Instructions to follow:
Pick out and copy every line of the items below that contains the string "furthest". Letter case counts, so match only lines where the string appears with identical capitalization.

Information provided:
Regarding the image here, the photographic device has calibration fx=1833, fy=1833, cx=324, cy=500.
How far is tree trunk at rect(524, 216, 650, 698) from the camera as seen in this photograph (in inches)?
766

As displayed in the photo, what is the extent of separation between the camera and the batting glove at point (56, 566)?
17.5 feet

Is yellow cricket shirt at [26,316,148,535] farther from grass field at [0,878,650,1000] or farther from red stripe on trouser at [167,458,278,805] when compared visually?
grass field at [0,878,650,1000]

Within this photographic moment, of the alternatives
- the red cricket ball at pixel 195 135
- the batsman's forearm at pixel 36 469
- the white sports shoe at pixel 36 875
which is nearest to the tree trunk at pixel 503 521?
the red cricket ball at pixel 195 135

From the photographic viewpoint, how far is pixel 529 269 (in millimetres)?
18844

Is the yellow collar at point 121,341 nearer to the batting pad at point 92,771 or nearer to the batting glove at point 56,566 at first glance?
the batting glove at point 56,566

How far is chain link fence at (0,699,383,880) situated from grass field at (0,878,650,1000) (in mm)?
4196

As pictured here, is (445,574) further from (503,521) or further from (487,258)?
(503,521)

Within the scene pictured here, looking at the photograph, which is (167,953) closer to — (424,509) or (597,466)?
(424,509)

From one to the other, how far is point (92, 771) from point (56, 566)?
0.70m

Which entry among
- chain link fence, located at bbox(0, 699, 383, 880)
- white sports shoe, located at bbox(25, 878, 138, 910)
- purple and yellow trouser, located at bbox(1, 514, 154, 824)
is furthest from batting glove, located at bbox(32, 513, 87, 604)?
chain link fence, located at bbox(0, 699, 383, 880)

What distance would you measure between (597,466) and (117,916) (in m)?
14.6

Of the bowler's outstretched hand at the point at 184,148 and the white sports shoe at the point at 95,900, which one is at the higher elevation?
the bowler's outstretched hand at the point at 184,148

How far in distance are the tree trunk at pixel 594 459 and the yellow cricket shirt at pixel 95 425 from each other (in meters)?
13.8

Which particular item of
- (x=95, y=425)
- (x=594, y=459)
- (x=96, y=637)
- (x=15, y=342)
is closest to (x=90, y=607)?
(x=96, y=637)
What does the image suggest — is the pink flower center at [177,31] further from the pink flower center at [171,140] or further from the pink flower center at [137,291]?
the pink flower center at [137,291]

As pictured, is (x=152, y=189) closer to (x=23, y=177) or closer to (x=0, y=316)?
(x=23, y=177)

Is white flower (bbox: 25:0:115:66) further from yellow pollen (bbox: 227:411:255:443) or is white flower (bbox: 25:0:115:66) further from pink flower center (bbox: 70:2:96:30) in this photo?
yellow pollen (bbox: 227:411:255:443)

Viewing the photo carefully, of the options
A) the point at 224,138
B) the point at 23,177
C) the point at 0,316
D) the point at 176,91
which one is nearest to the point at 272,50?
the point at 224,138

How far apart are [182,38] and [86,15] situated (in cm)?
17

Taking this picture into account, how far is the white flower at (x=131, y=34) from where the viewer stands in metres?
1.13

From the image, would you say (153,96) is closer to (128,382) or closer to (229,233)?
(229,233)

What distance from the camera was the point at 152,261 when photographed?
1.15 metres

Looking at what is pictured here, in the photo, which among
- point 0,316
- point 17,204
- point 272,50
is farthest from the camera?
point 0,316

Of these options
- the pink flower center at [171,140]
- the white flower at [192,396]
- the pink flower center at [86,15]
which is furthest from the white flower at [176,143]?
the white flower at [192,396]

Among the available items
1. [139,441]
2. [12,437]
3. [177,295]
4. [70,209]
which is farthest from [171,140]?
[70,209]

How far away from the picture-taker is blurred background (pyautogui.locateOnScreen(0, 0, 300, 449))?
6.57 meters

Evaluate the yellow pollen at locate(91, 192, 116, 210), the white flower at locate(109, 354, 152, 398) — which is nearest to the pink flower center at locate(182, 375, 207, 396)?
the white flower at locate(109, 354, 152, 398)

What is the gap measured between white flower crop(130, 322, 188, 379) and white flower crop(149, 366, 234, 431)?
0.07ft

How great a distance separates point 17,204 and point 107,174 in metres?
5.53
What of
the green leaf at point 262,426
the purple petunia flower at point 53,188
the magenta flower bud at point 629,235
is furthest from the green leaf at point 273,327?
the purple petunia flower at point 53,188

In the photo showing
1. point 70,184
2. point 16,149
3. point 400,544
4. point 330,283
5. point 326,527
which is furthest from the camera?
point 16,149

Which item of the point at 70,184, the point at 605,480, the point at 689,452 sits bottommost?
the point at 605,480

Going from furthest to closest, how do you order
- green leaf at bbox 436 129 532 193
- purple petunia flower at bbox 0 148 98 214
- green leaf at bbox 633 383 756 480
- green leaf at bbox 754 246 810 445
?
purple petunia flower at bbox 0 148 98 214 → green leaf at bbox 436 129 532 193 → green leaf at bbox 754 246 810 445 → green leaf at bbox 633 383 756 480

Reply:
is furthest from batting glove, located at bbox(32, 513, 87, 604)?
which is furthest from the white flower at [176,143]?
is furthest from the green leaf at point 273,327?
which is furthest from the camera?
Going from furthest to closest, how do you order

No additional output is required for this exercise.